Extrait
· · · · ·

R - Je crois qu’il est avéré que la Russie, ici comme ailleurs sur le continent européen, comme sur d’autres continents, essaye d’utiliser tous les moyens relativement faciles d’une propagande de désinformation, voire même de manipulation des esprits. Mais nous avons pris, en tant qu’Européens, et la France prend les décisions qui sont la conséquence des sanctions européennes des mesures pour, par exemple, fermer Russia Today et interdire la diffusion de Sputnik ou d’autres plateformes qui manipulent les esprits, les esprits russes tout d’abord, dans un pays qui n’a pas suffisamment d’ouverture à la réalité, enfermé qu’il est dans un récit qui ne correspond plus à la réalité.
Q - Question à l’une et l’autre, vous avez été ennemis en d’autres temps, il y a 100 ans, il faut rappeler ici même quand est lancée la conférence de Paris, la justice internationale commençait à prendre, on a essayé de juger les responsables allemands de la Première Guerre mondiale, ça ne s’est pas fait. Est-ce qu’aujourd’hui vous souhaitez un tribunal spécial pour juger Vladimir Poutine ?
R - Sur le plan juridique, ce n’est pas moi à répondre.
Q - Votre souhait ?
R - C’est la Cour pénale internationale qui qualifiera les crimes qui ont été commis et qui sont toujours commis : des crimes de guerre, peut-être des crimes contre l’humanité et peut-être même un génocide. Et sur le plan politique, c’est une question qui est délicate, mais vous avez déjà entendu le Président de la République répondre par l’affirmative à cette question, parce qu’il ne peut pas y avoir d’impunité et le président Poutine est responsable de la décision qu’il a prise de déclencher une guerre d’agression et d’envahir l’Ukraine. Donc il faudra que des comptes soient rendus et il faudra que la justice passe soit par la Cour pénale internationale qui est aujourd’hui ...

· · · · ·

Données
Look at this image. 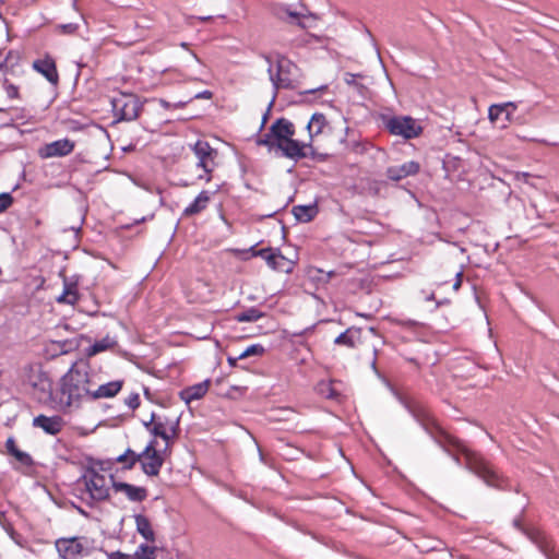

· · · · ·

Consigne
Prolongez l'extrait de l'entretien sur la Russie et le jugement de Vladimir Poutine, en reprenant là où il s'arrête.

Réponse
Q - ...ce sera difficile, il y a le veto russe.
R - ...l’ordre qui est compétent soit et nous y travaillons, Français, Allemands avec d’autres partenaires.
Q - Donc un tribunal spécial.
R - Donc un tribunal ad hoc qui pourrait être un tribunal dit hybride s’appuyant sur le droit ukrainien et s’adossant à la Cour pénale internationale, nous y travaillons, c’est une hypothèse. Il faut en tout état de cause qu’un tel tribunal civil, s’il était créé, soit légitime et ait, deuxièmement, une valeur ajoutée par rapport à l’ordre international existant.
Q - On a vu M. Milosevic, le Serbe jugé ...
R - Absolument.
Q - La puissance européenne, puissance militaire, on en a parlé, économique. On voit que les États-Unis font une concurrence considérable, notamment pour attirer des entreprises. Le Président de la République a été très offensif là-dessus, en disant : il y a quelque chose comme une concurrence déloyale. Est-ce que vous espérez que l’Allemagne vous rejoigne dans ce sens-là, pour être plus solidaires face aux États-Unis ?
R - Je crois que c’est le cas, parce que si nous comprenons le besoin qu’ont les États-Unis de réduire leur dépendance à l’égard de la Chine et d’industrialiser leur pays en regardant vers l’avenir, c’est-à-dire en attirant des investissements permettant des technologies décarbonées et des technologies d’avenir, ça a des conséquences sur l’Union européenne. Il y a des risques de désinvestissement, des risques de désindustrialisation et donc nous sommes en train d’élaborer, Français, Allemands et bientôt Européens avec un Conseil européen au début du mois de février une réponse commune pour peut-être accélérer nos propres programmes, faire, je dirais, plus vite et plus fort. Nous en avons parlé aujourd’hui, le Chancelier et le Président de la République et les deux gouvernements en ont parlé aujourd’hui.
Q - Est-ce que les Américains doivent faire un effort sur les prix du gaz ? Pour l’instant, le gaz que vous ne prenez plus en Allemagne vient beaucoup des États-Unis, mais ils le vendent cher, trop cher, disait le Bruno Le Maire. C’est toujours le cas ?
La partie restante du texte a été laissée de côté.